Horrível esse neologismo, talvez criado agora por mim, mas acho melhor do que se comemorar halloween.

Na falta de mais o que fazer, pois ando pouco ocupado, sem precisar olhar constantemente para o retrovisor, avaliar a próxima subida mais a frente na estrada ou procurar por uma pousada/hotel em conta, resolvi escrever-te uma carta, como se fora nos anos 60.
À época, o nosso facebook era os “Cantinhos de Amizade”, seções de troca de endereço para correspondência entre jovens nas revistas dirigidas a esses. Não se sonhava com internet, mal se sabia o que se passava no mundo além de nossa vizinhança. Também isso não nos preocupava tanto como atualmente. Éramos bem mais felizes, simplesmente porque haviam menos solicitações ao redor. Não existia o termo estresse, não se drogava nem faltava escola ou emprego, a nossos pais e a nós, jovens de 15 anos ou menos, que começávamos assim a nos tornar adultos – e não por decretos. Estudávamos porque sabíamos ser o mais adequado ao futuro. Nossos pais nada recebiam para isso.
Conheci você em uma de minhas pedalanças, bem ao acaso. Fora procurar por uma pessoa determinada, no teu mesmo local de trabalho. Como tal pessoa não estava naquele dia, você me falou para voltar no dia seguinte, ou no outro ainda, se não me falha a memória.
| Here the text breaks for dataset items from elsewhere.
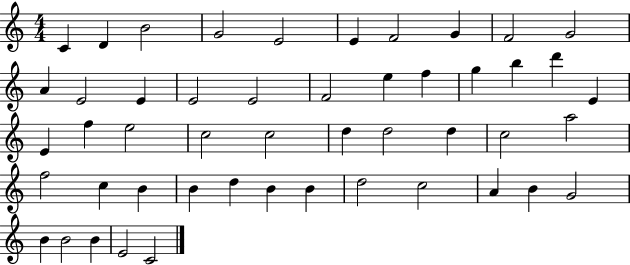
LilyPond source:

{
  \clef treble
  \numericTimeSignature
  \time 4/4
  \key c \major
  c'4 d'4 b'2 | g'2 e'2 | e'4 f'2 g'4 | f'2 g'2 | \break a'4 e'2 e'4 | e'2 e'2 | f'2 e''4 f''4 | g''4 b''4 d'''4 e'4 | \break e'4 f''4 e''2 | c''2 c''2 | d''4 d''2 d''4 | c''2 a''2 | \break f''2 c''4 b'4 | b'4 d''4 b'4 b'4 | d''2 c''2 | a'4 b'4 g'2 | \break b'4 b'2 b'4 | e'2 c'2 | \bar "|."
}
Nosso relacionamento teria findado aí, normalmente.
Mas você não é uma pessoa normal (eu também não o sou, por motivos outros, salta à vista) e me perguntou uma coisa e outra e mais outra. Ficou impressionada com minha atividade de viajar pelo Estado de SP em bicicleta. Da minha parte impressionou-me tua simpatia e facilidade de comunicação, de fala envolvente. Pontos em comum em nossa vida reforçou a empatia recíproca. Teu amor pelos livros, menor apenas que o dedicado ao marido e filho, alinhavou nosso bate-papo. Hoje me pergunto como pude conversar tanto assim com um estranho, logo eu que costumava responder com monossílabos quando interpelado.
Nos anos 60 era comum em nossas correspondências indagar sobre a cidade do amigo, depois eu procurava em um mapa do Brasil e colocava percevejos (o metálico, não o inseto) para marcar os locais, sonhando em um dia conhecer aquela cidade e pessoa. Eu não te contei isso… Com você não preciso fazer essa pesquisa, pois que conheço muito bem a tua cidade. E não é que você, parecendo leitora de mente (presente e passado), perguntou se eu marcava as cidades pelas quais passei pedalando em um mapa, lembra?
No filme Annie Hall, Woody Allen cria um termo para definir sua namorada: transplêndida. Que eu tomo emprestado para te rotular (não é isso que fazemos todo o tempo nessa sociedade orwelliana?).

 

*Técnico em informática e ciclista que pedalou por diversas cidades do estado de São Paulo.